Fleurpepper Sat 24-Sept-22 11:57:40

And here, Femi explains what is going on so well.

fb.watch/fKCL0BDEOd/

MaizieD Sat 24-Sept-22 12:06:20

Caught a snippet of news on the radio this morning. Apparently Kwarteng defended his budget by saying it would put money in people's pockets. Too right it will. They're just the wrong pockets...

(Where are our resident defenders of the wealthy, BTW?)

MaizieD Sat 24-Sept-22 12:10:29

this is of course FRAUD, 100%, and we are paying for it.

'Shorting' in itself isn't fraud. But it's fraud if the shorter has been given inside information. Like Farage helping his mate Odey (funny how that name keeps cropping up) by publicly saying that Leave had lost the referendum when evidence shows that he knew that Leave had won...

JaneJudge Sat 24-Sept-22 12:12:55

Is sweetpeasure ok? sad

GrannyGravy13 Sat 24-Sept-22 12:30:53

MaizieD

Caught a snippet of news on the radio this morning. Apparently Kwarteng defended his budget by saying it would put money in people's pockets. Too right it will. They're just the wrong pockets...

(Where are our resident defenders of the wealthy, BTW?)

This defender of the wealthy has already posted that I thought lowering the 45% tax rate to 40% was a bad decision.

I am in favour of not increasing corporation tax.

If the recent NI increase had been ring fenced for social care and NHS I would have been in favour of it remaining, as it stands removing it will help those paying NI along with businesses who pay a proportion of their employees NI.

I think it’s time to increase UC for the poorest in society, and hope that the triple lock pension guarantee is reintroduced next year.

Casdon Sat 24-Sept-22 16:05:32

This is worth reading. Only the top 5% of wealthiest people will benefit for the tax cuts. Everybody else will be worse off. I just don’t think there is any defence at all.
www.itv.com/news/2022-09-24/analysis-finds-only-the-very-richest-households-to-benefit-from-tory-tax-cuts

Callistemon21 Sat 24-Sept-22 16:07:31

There isn't.
It is quite astonishing and blatant.

varian Sat 24-Sept-22 18:13:19

Yet the Daily Mail, Telegraph, The Sun and Express will somehow persuade their readers that this is something they must support.

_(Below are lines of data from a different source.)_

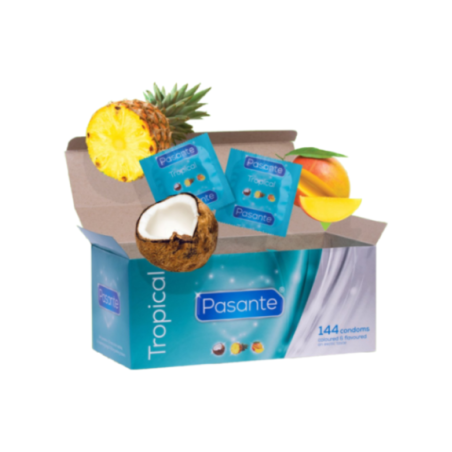 PASANTE - PRESERVATIVI SAPORI TROPICALI 144 UNIT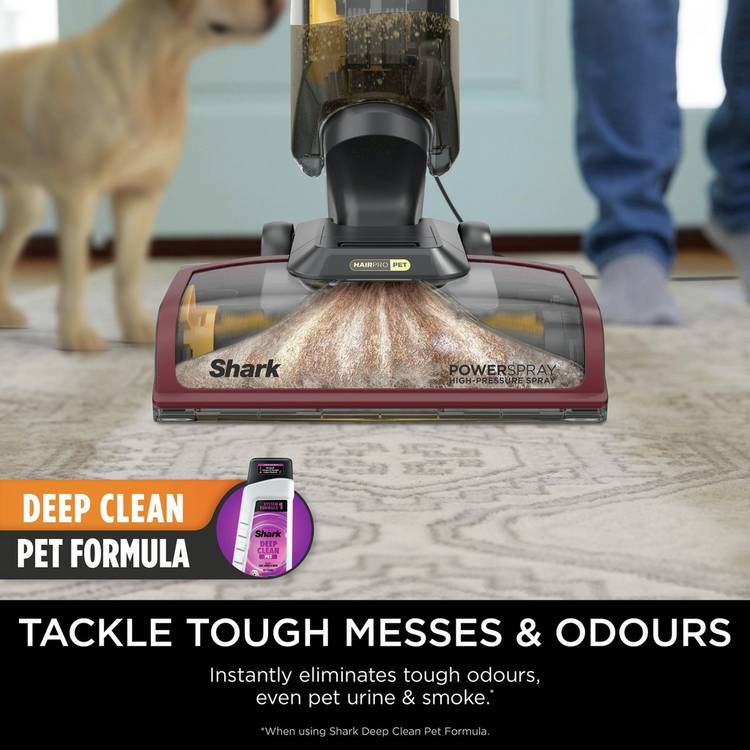 Shark CarpetXpert HairPro pet carpet cleaner (British brand)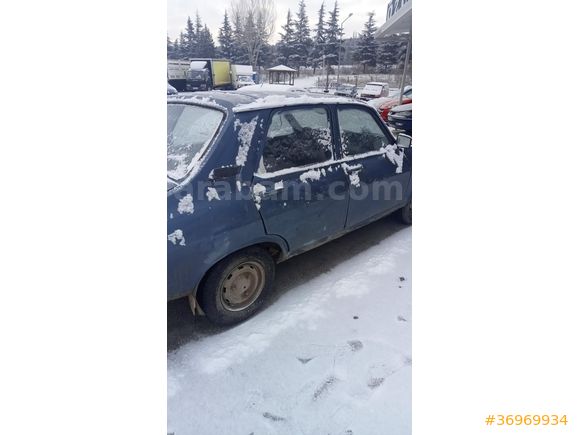 Galeriden Renault R 12 TS 1980 Model Çorum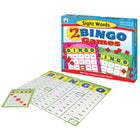 Carson Dellosa Education Sight Words Bingo Board Game-Perfect for use with the entire class or just small-group instruction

How do they ever get away with it?

DiamondLily Sat 24-Sept-22 18:38:30

The IFS aren’t impressed. Even the (generally) Tory voting middle classes will lose with this.?

www.independent.co.uk/independentpremium/uk-news/tax-cuts-income-budget-kwarteng-b2174537.html

Katie59 Sat 24-Sept-22 20:29:42

Zombie policy apocalypse according to Krugman, probably close to the truth, they sleepwalked right into a massive loss of confidence.
Short selling sterling must have made a fortune, who was in the know and who made money?. Are they paying tax on those gains in the UK, or maybe Kwarteng planned it all to get a tax windfall.

Urmstongran Sat 24-Sept-22 20:48:28

That Krugerman report is very worrying.
Who is he?
The best thing for purposes of balance would be to find an alternative viewpoint by another economist.
Reading that one the UK is up shit creek without a paddle.